WRITTEN REQUEST A
In the records, from the line with "How large a" through the end of the records, change "closest" to "nearest" everywhere and leave everything else unchanged. Write out only those lines, without the pictures.

PASSAGE GIVEN
____________
Developer incentive negotiation — A private developer seeking a density bonus under the UDO must negotiate an affordable housing agreement with the Housing and Neighborhoods Department before a rezoning or site plan approval. The agreement specifies the number of affordable units, the income targeting level (commonly 60 percent AMI for rental, 80 percent AMI for ownership), and the affordability covenant term — typically 30 years for projects receiving AHTF or bond financing.
Rehabilitation assistance for existing homeowners — Low-income homeowners in Raleigh may apply for forgivable loans or grants to address structural deficiencies, code violations, or accessibility needs. These programs draw on CDBG and bond funds and are administered through the city's Housing Rehabilitation Program. Eligibility generally requires owner-occupancy, income below 80 percent AMI, and property location within Raleigh's municipal limits.
Decision boundaries
Two contrasts clarify where city authority applies and where it does not.
City programs vs. Raleigh Housing Authority: The Housing and Neighborhoods Department funds and oversees affordable housing production and rehabilitation. The Raleigh Housing Authority, chartered separately under North Carolina General Statute Chapter 157, administers federally subsidized rental assistance including public housing units and Housing Choice Vouchers. Applicants seeking vouchers must interact with the Authority, not city departments.
____________
DATASET RECORDS

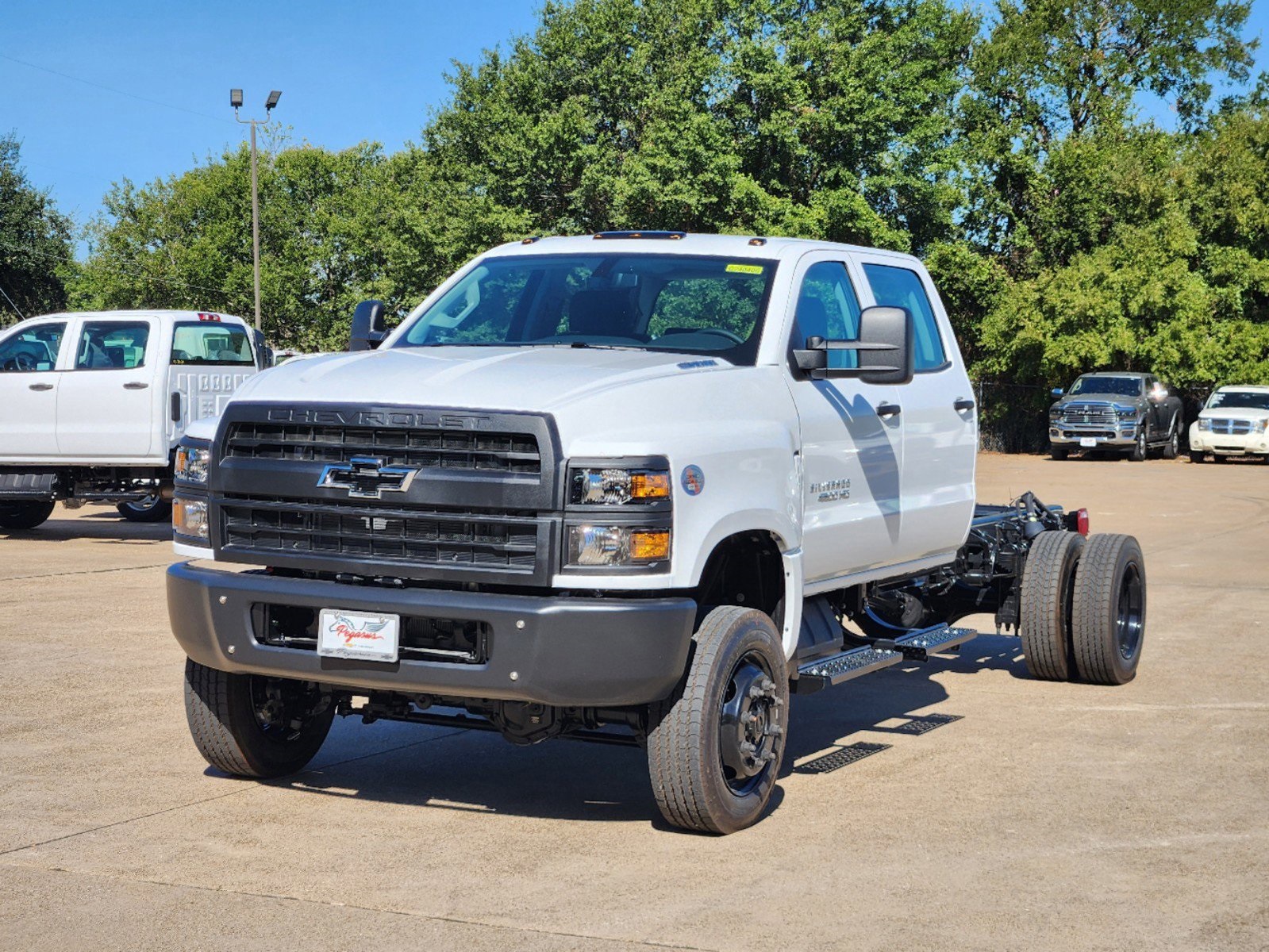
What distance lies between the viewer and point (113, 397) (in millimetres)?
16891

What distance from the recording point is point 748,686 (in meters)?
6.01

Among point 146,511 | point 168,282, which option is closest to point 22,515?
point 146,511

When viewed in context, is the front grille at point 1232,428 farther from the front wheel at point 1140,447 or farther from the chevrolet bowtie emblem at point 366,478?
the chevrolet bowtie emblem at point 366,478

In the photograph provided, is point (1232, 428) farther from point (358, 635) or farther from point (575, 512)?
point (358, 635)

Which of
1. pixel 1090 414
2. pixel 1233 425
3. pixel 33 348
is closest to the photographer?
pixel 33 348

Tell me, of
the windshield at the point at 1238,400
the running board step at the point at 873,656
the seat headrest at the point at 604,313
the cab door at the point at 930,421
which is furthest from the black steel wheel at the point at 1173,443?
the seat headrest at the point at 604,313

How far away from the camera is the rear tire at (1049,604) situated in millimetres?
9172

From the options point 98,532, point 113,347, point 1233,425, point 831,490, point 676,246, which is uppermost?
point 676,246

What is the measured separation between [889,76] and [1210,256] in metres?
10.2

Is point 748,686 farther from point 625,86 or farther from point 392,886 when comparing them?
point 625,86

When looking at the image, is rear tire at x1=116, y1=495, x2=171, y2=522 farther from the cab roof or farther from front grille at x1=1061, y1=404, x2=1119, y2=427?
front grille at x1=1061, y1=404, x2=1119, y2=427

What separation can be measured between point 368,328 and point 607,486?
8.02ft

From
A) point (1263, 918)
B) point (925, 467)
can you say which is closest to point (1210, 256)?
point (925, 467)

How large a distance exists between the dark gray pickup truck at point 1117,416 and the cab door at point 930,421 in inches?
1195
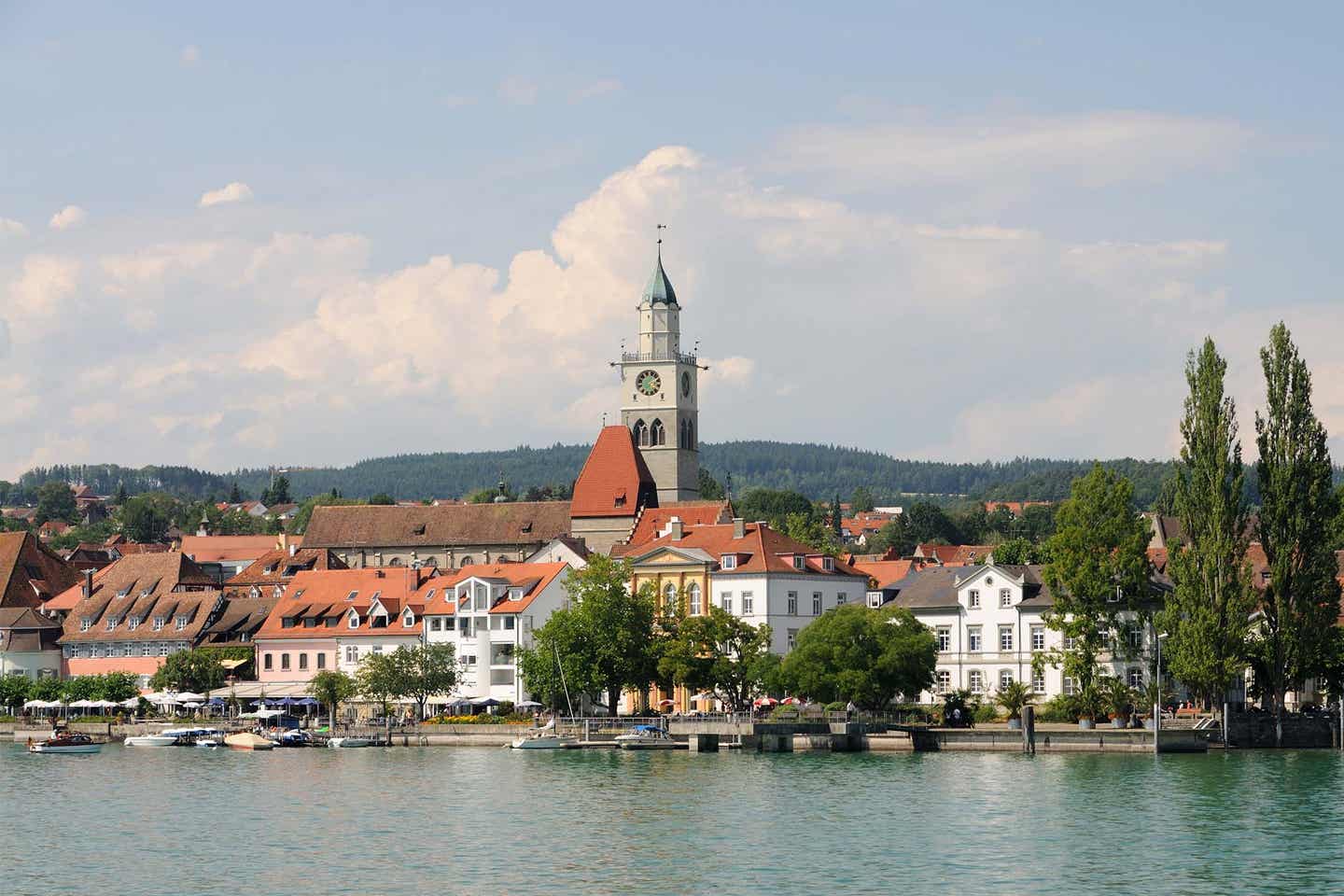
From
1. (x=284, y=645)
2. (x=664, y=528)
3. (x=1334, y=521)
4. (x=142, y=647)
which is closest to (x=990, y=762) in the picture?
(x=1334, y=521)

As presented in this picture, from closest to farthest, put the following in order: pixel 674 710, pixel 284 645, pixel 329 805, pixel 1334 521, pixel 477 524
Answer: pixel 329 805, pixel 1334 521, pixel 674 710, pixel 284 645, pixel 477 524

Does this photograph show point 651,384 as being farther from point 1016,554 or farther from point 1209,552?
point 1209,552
____________
WRITTEN REQUEST B
Retype the passage on Raleigh's housing programs word for word.

TASK ANSWER A
How large a distance exists between the dark gray pickup truck at point 1117,416 and the cab door at point 930,421 in inches?
1195
From
1. (x=284, y=645)
2. (x=664, y=528)
3. (x=1334, y=521)
4. (x=142, y=647)
which is nearest to (x=990, y=762) in the picture?
(x=1334, y=521)

As presented in this picture, from nearest to farthest, put the following in order: pixel 674 710, pixel 284 645, pixel 329 805, pixel 1334 521, pixel 477 524
Answer: pixel 329 805, pixel 1334 521, pixel 674 710, pixel 284 645, pixel 477 524

Does this photograph show point 651,384 as being farther from point 1016,554 or farther from point 1209,552?
point 1209,552

TASK ANSWER B
Developer incentive negotiation — A private developer seeking a density bonus under the UDO must negotiate an affordable housing agreement with the Housing and Neighborhoods Department before a rezoning or site plan approval. The agreement specifies the number of affordable units, the income targeting level (commonly 60 percent AMI for rental, 80 percent AMI for ownership), and the affordability covenant term — typically 30 years for projects receiving AHTF or bond financing.
Rehabilitation assistance for existing homeowners — Low-income homeowners in Raleigh may apply for forgivable loans or grants to address structural deficiencies, code violations, or accessibility needs. These programs draw on CDBG and bond funds and are administered through the city's Housing Rehabilitation Program. Eligibility generally requires owner-occupancy, income below 80 percent AMI, and property location within Raleigh's municipal limits.
Decision boundaries
Two contrasts clarify where city authority applies and where it does not.
City programs vs. Raleigh Housing Authority: The Housing and Neighborhoods Department funds and oversees affordable housing production and rehabilitation. The Raleigh Housing Authority, chartered separately under North Carolina General Statute Chapter 157, administers federally subsidized rental assistance including public housing units and Housing Choice Vouchers. Applicants seeking vouchers must interact with the Authority, not city departments.